Not by denying brutality. Not by rehabilitating a dictator. But by asking a question that sensational storytelling almost never asks: who kept the lights on? Who stamped the forms, collected the fees, taught the classes, issued the permits, ran the businesses, wrote the memos? In other words: what did the regime look like when you stop staring at the monster and start watching the machinery?

Moving the camera away from the freezer

Amin’s “usual” narratives—both nonfiction and fiction—often lean on shock. They circle the palace, the torture chambers, the rumours of cannibalism, the crocodiles, the theatrical threats. They are stories designed to leave you with one dominant feeling: disgust.

Peterson’s book is a deliberate revision of that tradition. It pushes the spotlight away from the spectacular and onto the ordinary: clerks, bureaucrats, teachers, businessmen, the workers of paper and procedure. The argument is uncomfortable precisely because it’s plausible: even a violent, chaotic state still depends on daily routines. Forms still get filed. Money still changes hands. Schools still attempt to run. People still try to impose “order,” even when the wider atmosphere feels like it’s cracking.

This is what Peterson describes as a kind of “government of action.” The phrase matters.
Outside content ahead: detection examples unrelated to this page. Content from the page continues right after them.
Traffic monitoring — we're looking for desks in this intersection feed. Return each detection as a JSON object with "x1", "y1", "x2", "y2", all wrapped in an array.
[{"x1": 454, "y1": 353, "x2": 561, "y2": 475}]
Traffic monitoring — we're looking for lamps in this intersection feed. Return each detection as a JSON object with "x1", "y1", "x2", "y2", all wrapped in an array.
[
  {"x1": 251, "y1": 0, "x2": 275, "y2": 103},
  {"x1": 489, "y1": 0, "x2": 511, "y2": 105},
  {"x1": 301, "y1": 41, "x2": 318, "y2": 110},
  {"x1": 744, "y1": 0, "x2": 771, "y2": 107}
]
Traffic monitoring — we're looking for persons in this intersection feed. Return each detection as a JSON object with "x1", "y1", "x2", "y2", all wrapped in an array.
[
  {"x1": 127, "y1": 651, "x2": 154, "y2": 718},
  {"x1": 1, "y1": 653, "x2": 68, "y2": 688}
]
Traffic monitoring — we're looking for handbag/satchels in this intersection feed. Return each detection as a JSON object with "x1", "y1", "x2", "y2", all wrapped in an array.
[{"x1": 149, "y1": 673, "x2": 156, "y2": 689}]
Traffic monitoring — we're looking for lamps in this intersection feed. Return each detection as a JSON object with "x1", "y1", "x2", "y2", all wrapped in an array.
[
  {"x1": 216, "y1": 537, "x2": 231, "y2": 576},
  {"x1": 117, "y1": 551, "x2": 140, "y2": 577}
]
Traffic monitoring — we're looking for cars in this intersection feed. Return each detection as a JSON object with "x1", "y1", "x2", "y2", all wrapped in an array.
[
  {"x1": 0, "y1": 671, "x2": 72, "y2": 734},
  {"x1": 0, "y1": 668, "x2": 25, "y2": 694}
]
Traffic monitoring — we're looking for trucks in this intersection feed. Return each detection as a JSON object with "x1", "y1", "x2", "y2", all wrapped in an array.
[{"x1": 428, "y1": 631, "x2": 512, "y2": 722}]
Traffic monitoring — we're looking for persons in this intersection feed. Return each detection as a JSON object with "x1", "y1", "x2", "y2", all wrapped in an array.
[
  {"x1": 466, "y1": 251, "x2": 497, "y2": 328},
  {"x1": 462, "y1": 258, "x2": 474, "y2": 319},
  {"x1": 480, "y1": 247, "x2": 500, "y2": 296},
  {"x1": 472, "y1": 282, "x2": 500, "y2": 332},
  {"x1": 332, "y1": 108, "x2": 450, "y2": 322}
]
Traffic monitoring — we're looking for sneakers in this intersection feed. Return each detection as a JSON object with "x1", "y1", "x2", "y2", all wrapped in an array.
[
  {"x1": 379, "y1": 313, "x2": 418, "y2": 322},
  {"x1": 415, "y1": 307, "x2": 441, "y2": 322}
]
It suggests that Amin’s Uganda wasn’t only a regime of terror; it was also a regime that did things—sometimes competently, sometimes desperately, often inconsistently, but still through systems that required human labour.

And that leads to one of the book’s sharpest ironies: in the middle of the violence of the 1970s, many ordinary Ugandans did not experience Amin only as a butcher. They could also see him, Peterson notes, as a “hero of cultural and economic liberation.”

If that makes you flinch, good. That flinch is the point. It forces a more complicated reality: authoritarian regimes don’t survive on fear alone. They also survive on belief, hope, opportunism, habit, and the simple need to get through tomorrow.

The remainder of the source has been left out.